EXCERPT TO READ:
——
TIDMBLP 
 
JOINT ANNOUNCEMENT 
 
BLUE PLANET INTERNATIONAL FINANCIALS INVESTMENT TRUST PLC 
 
("INTERNATIONAL") 
 
BLUE PLANET WORLDWIDE FINANCIALS INVESTMENT TRUST PLC 
 
("WORLDWIDE") 
 
BLUE PLANET FINANCIALS GROWTH & INCOME INVESTMENT TRUSTS NOs (1 - 10) PLC 
 
(together "G&I" and each a "G&I Trust") 
 
26 MARCH 2012 
 
RECOMMENDED PROPOSALS TO MERGE INTERNATIONAL, WORLDWIDE AND G&I (TOGETHER THE 
"COMPANIES") - TO BE COMPLETED PURSUANT TO SCHEMES OF RECONSTRUCTION UNDER 
SECTION 110 OF THE INSOLVENCY ACT 1986 ("IA 1986") 
 
SUMMARY 
 
The boards of International, Worldwide and each G&I Trust (together the 
"Boards" and each a "Board") announced on 22 December 2011 that they were 
evaluating the possibility of effectively merging Worldwide and each G&I Trust 
(together the "Targets" and each a "Target") into International. The Boards are 
pleased to advise that discussions have now successfully concluded and they are 
today writing to set out the merger proposals to their respective shareholders 
for consideration.
——
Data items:

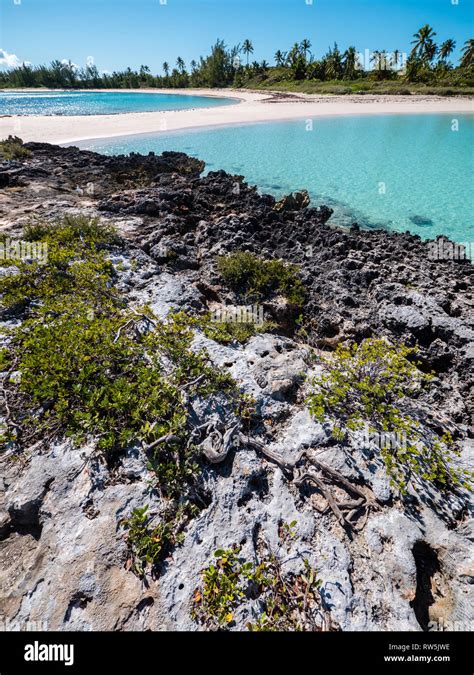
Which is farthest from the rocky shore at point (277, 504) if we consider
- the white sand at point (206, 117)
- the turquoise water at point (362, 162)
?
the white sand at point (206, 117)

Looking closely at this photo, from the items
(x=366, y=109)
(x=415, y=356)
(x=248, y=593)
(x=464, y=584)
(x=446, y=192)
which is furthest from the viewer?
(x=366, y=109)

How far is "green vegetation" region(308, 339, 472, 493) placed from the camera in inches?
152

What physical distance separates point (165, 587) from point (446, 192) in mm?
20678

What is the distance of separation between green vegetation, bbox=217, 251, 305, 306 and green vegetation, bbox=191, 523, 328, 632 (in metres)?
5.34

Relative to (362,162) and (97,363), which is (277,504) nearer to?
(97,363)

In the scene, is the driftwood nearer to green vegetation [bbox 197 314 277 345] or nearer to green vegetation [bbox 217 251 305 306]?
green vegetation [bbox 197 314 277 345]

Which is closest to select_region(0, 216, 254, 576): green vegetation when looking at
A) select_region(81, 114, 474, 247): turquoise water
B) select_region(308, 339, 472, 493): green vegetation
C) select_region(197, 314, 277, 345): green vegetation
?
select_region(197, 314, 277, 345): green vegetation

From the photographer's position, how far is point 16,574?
——
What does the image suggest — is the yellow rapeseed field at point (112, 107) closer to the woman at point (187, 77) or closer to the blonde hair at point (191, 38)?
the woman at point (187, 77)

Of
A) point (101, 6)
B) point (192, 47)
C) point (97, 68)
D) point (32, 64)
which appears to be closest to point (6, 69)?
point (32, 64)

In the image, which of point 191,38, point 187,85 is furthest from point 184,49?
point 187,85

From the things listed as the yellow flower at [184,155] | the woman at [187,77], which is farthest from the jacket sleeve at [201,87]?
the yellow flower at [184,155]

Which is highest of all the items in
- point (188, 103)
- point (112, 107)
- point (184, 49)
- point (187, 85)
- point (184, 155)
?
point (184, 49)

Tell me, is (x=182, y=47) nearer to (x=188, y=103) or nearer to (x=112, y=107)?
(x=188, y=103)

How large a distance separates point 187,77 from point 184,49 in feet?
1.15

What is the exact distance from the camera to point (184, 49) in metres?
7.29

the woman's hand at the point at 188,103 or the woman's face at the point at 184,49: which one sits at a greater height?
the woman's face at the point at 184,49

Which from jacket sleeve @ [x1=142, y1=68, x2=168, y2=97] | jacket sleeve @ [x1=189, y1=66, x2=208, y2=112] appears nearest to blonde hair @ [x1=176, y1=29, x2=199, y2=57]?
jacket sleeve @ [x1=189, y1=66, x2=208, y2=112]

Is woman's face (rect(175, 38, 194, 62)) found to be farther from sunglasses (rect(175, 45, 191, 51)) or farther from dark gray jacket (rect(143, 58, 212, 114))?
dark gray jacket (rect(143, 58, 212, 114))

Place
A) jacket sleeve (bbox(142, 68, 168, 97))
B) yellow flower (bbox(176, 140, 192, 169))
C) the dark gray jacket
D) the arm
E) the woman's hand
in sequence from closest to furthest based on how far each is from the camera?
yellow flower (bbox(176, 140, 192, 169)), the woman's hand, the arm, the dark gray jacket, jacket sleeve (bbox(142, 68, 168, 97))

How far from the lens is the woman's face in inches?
——
TASK GOAL:
Please explain, using the merger announcement above, why the boards are writing to their shareholders.

EXERCISE RESPONSE:
The boards are writing to set out the merger proposals for their shareholders' consideration. They can do so because the discussions they announced on 22 December 2011 about merging Worldwide and each G&I Trust into International have now successfully concluded.